What you need to do:
Report each line of the listing below that contains the word "away", copying every such line in full.

Input:
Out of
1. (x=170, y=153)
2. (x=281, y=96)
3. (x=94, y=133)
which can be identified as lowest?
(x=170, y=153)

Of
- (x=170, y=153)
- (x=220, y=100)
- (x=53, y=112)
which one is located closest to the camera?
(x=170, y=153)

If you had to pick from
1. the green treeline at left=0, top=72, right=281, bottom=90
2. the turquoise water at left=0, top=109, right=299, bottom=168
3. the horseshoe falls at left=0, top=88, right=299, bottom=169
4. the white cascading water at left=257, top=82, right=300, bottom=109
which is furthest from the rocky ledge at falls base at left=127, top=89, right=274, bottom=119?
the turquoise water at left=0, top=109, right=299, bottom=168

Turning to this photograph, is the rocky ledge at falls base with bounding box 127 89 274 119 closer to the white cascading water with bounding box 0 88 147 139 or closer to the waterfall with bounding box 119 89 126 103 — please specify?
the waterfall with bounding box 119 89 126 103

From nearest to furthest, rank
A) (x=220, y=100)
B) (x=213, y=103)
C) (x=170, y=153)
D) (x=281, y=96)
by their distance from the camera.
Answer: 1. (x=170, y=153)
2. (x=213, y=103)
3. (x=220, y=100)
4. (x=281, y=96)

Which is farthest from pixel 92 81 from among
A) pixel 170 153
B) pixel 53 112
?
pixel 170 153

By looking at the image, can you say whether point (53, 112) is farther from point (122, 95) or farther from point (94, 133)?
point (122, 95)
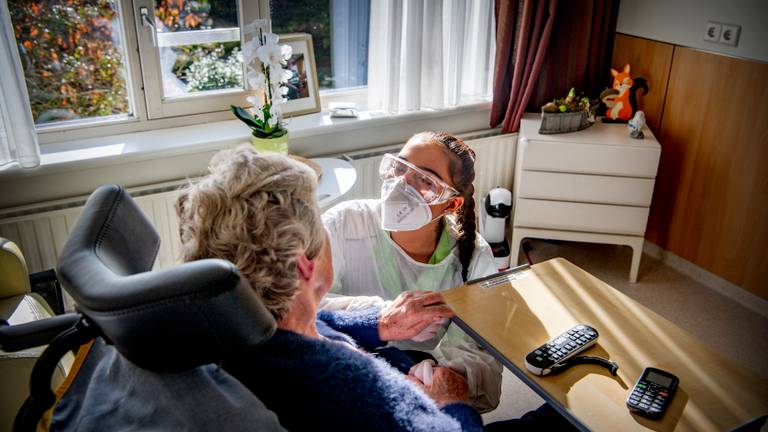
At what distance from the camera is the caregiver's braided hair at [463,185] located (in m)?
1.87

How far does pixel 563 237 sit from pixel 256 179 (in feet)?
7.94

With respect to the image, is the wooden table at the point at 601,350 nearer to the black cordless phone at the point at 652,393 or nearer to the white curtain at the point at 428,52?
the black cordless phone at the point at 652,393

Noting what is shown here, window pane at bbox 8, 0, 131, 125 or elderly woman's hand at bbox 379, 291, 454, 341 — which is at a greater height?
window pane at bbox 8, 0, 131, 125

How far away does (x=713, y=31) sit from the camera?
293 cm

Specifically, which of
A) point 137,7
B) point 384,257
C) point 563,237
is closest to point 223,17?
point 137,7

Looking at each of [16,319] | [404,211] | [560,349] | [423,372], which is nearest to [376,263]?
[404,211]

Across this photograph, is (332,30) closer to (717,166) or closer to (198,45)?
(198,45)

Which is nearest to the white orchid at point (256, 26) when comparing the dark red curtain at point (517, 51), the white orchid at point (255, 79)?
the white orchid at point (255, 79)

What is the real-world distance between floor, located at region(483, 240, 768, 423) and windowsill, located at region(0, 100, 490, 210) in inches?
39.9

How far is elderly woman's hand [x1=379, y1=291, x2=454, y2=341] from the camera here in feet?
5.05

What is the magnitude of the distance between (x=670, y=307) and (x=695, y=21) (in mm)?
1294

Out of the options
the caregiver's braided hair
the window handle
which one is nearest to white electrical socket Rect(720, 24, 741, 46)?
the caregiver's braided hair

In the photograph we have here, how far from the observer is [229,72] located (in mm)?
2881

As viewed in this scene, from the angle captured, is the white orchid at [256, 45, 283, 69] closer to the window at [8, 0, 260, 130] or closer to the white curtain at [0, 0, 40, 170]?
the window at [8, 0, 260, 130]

==

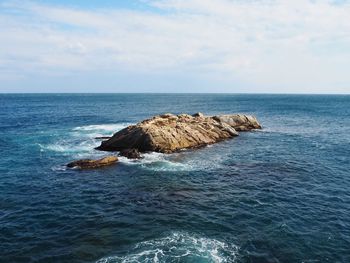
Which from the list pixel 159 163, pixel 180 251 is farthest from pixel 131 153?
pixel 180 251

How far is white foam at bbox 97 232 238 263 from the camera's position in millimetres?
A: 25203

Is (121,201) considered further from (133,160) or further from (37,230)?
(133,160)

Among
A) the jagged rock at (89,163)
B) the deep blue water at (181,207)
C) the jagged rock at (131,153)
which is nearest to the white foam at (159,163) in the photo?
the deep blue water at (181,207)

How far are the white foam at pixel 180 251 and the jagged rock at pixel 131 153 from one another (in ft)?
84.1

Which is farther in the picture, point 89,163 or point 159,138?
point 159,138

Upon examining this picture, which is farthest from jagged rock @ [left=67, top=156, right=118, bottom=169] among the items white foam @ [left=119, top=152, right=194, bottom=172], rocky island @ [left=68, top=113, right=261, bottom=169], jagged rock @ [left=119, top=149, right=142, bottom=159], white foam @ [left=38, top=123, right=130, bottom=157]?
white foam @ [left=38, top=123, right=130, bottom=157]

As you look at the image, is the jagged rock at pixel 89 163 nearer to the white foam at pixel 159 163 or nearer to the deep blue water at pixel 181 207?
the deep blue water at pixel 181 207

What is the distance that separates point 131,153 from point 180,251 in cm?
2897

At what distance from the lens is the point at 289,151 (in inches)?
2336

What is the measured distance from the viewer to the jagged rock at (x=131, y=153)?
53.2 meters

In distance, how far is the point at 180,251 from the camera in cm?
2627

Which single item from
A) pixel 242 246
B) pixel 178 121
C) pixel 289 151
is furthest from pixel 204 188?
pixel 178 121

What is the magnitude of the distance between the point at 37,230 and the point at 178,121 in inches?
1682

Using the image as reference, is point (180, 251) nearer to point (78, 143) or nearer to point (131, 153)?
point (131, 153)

---

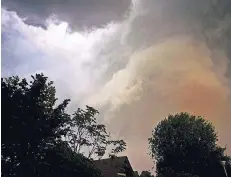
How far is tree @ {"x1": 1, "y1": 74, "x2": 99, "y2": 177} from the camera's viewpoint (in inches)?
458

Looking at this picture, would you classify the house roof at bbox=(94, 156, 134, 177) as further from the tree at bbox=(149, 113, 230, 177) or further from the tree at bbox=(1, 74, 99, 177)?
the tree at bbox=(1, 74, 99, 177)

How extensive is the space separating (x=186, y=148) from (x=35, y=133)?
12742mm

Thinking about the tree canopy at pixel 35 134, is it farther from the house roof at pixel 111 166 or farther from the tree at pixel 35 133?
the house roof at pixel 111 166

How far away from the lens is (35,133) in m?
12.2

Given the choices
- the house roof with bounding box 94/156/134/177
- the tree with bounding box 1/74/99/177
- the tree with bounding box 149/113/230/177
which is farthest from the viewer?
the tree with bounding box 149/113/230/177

Response to the exercise:
How far away does (x=713, y=31) sit from the camera?
How far away from the lens is (35,133) in m?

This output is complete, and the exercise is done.